→ TEXTE DU DOCUMENT
-------

Dans l’affaire T‑101/17,

Apple Distribution International, établie à Cork (Irlande), représentée par Mes S. Schwiddessen, H. Lutz, N. Niejahr et A. Patsa, avocats,

partie requérante,

contre

Commission européenne, représentée par Mme J. Samnadda, MM. G. Braun et B. Stromsky, en qualité d’agents,

partie défenderesse,

ayant pour objet une demande fondée sur l’article 263 TFUE et tendant à l’annulation de la décision (UE) 2016/2042 de la Commission, du 1er septembre 2016, relative au régime d’aides SA.38418 – 2014/C (ex 2014/N), que l’Allemagne entend mettre en œuvre pour soutenir la production et la distribution cinématographiques (JO 2016, L 314, p. 63),

LE TRIBUNAL (huitième chambre),

composé de MM. A. M. Collins (rapporteur), président, R. Barents et J. Passer, juges,

greffier : M. E. Coulon,

rend la présente

Ordonnance

 Antécédents du litige

1        Le Gesetz über Maßnahmen zur Förderung des deutschen Films (Filmförderungsgesetz) (loi sur le financement de la production cinématographique), du 25 juin 1979 (BGBl. 1979 I, p. 803), codifie un régime d’aides en faveur de la production, de la distribution et de la projection de films, lequel est financé par une taxe spéciale à verser par les entreprises du secteur du cinéma et de la vidéo ainsi que par les télédiffuseurs.

-------

→ ENTRÉES RÉPERTORIÉES
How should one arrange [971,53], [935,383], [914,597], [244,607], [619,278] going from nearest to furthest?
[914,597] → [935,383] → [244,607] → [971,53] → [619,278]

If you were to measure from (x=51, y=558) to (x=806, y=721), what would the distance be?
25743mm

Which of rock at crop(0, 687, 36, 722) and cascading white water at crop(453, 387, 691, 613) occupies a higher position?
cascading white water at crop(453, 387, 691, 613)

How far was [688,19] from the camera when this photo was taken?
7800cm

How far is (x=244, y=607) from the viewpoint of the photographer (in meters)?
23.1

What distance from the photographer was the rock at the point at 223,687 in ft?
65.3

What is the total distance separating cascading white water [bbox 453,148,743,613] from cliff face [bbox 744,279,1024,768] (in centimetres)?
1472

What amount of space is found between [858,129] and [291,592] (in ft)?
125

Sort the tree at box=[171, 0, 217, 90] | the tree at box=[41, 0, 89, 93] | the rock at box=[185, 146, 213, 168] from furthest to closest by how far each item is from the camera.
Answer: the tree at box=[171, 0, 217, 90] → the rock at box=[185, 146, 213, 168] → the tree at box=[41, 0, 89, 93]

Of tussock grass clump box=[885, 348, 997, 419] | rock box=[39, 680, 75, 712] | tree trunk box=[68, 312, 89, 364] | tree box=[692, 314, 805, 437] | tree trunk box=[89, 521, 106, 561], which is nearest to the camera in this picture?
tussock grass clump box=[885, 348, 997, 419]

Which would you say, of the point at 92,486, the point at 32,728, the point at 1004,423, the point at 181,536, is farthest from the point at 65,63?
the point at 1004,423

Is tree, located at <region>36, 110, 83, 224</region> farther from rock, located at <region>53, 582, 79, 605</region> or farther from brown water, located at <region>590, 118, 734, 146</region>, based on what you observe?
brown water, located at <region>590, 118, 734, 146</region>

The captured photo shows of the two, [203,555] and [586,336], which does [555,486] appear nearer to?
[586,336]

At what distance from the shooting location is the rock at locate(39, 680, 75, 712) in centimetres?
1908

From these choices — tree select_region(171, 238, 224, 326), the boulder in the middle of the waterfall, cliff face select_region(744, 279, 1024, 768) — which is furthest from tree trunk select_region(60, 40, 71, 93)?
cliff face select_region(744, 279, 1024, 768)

-------

→ OBJECTIFS
1) Dans l'ordonnance sur l'affaire T‑101/17, quelle chambre du Tribunal rend la décision ?
2) Reprenez l'ordonnance sur l'affaire T‑101/17 à la suite de son dernier paragraphe.
Cette liste provient d'une autre source que le texte.

→ RÉSULTATS DE L'EXERCICE
1) La huitième chambre.

2)
2        Le 3 décembre 2013, par la décision C(2013) 8679 final concernant l’aide d’État SA.36753 (2013/N), la Commission européenne a déclaré compatible avec l’article 107, paragraphe 3, sous d), TFUE, jusqu’au 31 décembre 2016, le régime d’aides en faveur de fournisseurs établis en Allemagne (ci-après le « régime d’aides existant »).

3        Le 4 mars 2014, la République fédérale d’Allemagne a notifié à la Commission un amendement au régime d’aides existant (ci-après l’« amendement ») conformément à l’article 108, paragraphe 3, TFUE.

4        L’amendement avait un double effet. D’une part, il étendait l’assujettissement à la taxe aux fournisseurs de services de vidéo à la demande établis en dehors de l’Allemagne et réalisant des recettes auprès de clients en Allemagne grâce à une présence sur Internet en allemand. D’autre part, l’admissibilité au bénéfice de l’aide était également étendue à ces fournisseurs étrangers de services de vidéo à la demande. L’obligation de payer la taxe ne s’appliquait toutefois pas si le chiffre d’affaires des entreprises concernées était grevé, sur le lieu du siège de celles-ci, par une contribution financière comparable destinée à la promotion des œuvres cinématographiques par des institutions chargées de cette promotion. Comme c’était le cas dans le cadre du régime d’aides existant, les recettes provenant du paiement de la taxe étaient versées à un fonds. Ce fonds, géré par le Filmförderungsanstalt (Agence de promotion cinématographique, Allemagne, ci-après le « FFA »), poursuit différents objectifs culturels dans le secteur audiovisuel, en apportant notamment un soutien financier au secteur de la vidéo à la demande.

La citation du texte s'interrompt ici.